En voiture: A42 direction Genève sortie 4 Parc de Miribel Jonage, puis parking après 2 ronds-points direction lac du Morlet (ne pas franchir le pont). A vélo (itinéraire 100% sur du plat): par la piste cyclable qui remonte le Bouvelard du 11 Novembre 1918, puis on passe sous l'autoroute et on la longe (ne pas remonter par les berges du Rhône, c'est la galère pour s'orienter dans le parc de la Feyssine, sauf pour ceux et celles qui connaissent bien) En bus: Ligne 83 arrêt plage du Morlet (puis franchir le pont à pieds)
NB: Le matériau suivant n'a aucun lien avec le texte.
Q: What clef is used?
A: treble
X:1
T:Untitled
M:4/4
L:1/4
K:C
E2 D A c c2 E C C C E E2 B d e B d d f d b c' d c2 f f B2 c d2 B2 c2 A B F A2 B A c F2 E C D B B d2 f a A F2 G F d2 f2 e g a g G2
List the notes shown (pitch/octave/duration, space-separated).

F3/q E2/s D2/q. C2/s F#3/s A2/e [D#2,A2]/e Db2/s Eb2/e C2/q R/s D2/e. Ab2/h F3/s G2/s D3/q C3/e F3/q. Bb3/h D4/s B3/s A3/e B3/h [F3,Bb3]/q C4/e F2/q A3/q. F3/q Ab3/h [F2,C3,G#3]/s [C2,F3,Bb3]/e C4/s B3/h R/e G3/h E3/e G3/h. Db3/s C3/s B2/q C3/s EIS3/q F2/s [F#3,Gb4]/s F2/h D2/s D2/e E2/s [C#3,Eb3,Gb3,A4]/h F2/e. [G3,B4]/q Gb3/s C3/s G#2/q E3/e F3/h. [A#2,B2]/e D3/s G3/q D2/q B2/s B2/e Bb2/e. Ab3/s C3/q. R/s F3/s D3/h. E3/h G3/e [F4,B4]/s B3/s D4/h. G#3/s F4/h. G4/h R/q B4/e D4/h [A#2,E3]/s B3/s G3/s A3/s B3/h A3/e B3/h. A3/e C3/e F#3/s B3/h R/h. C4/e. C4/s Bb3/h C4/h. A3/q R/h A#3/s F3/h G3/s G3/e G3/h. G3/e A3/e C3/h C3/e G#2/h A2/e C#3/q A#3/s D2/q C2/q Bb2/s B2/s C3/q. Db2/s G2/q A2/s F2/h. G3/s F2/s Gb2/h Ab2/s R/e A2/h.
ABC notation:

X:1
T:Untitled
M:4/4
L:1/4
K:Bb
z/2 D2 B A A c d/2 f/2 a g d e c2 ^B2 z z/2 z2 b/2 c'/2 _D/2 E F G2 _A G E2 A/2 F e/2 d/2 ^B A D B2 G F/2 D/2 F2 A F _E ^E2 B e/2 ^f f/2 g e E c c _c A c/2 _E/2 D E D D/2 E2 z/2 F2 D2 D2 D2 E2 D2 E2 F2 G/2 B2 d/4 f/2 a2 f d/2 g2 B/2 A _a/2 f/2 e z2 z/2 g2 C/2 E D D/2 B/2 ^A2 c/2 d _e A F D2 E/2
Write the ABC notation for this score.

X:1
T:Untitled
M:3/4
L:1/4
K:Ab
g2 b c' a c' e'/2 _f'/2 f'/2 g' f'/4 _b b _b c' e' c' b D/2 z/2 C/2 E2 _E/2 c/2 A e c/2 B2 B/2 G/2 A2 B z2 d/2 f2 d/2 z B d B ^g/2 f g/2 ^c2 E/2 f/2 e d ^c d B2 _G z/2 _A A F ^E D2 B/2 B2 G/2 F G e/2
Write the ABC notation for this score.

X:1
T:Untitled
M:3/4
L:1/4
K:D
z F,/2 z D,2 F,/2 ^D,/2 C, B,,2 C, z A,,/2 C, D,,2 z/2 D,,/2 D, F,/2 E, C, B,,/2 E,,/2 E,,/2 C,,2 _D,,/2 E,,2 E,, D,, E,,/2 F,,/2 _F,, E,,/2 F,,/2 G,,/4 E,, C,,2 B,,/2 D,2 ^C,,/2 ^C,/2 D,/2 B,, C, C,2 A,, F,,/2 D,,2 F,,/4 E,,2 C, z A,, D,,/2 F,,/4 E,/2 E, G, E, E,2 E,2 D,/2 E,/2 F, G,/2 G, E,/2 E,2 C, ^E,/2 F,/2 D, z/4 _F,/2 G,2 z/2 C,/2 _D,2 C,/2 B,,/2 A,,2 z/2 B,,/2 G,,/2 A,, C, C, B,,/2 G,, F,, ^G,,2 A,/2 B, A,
Attention l'endroit n'est pas facilement repérable, il est planqué derrière des arbres: c'est à l'ouest du parking (bien visualiser le plan n°2). La veille de la rencontre mon n° de portable sera indiqué SOUS MON AVATAR: j'explique car apparemment pour la dernière rencontre beaucoup n'avaient pas trouvé 😏 C'est la photo sous mon pseudo avec les 2 vrai-faux pêcheurs, il suffira de cliquer dessus pour que mon n° s'affiche dessous. (Je fais ça pour éviter que mon n° reste définitivement sur VF ).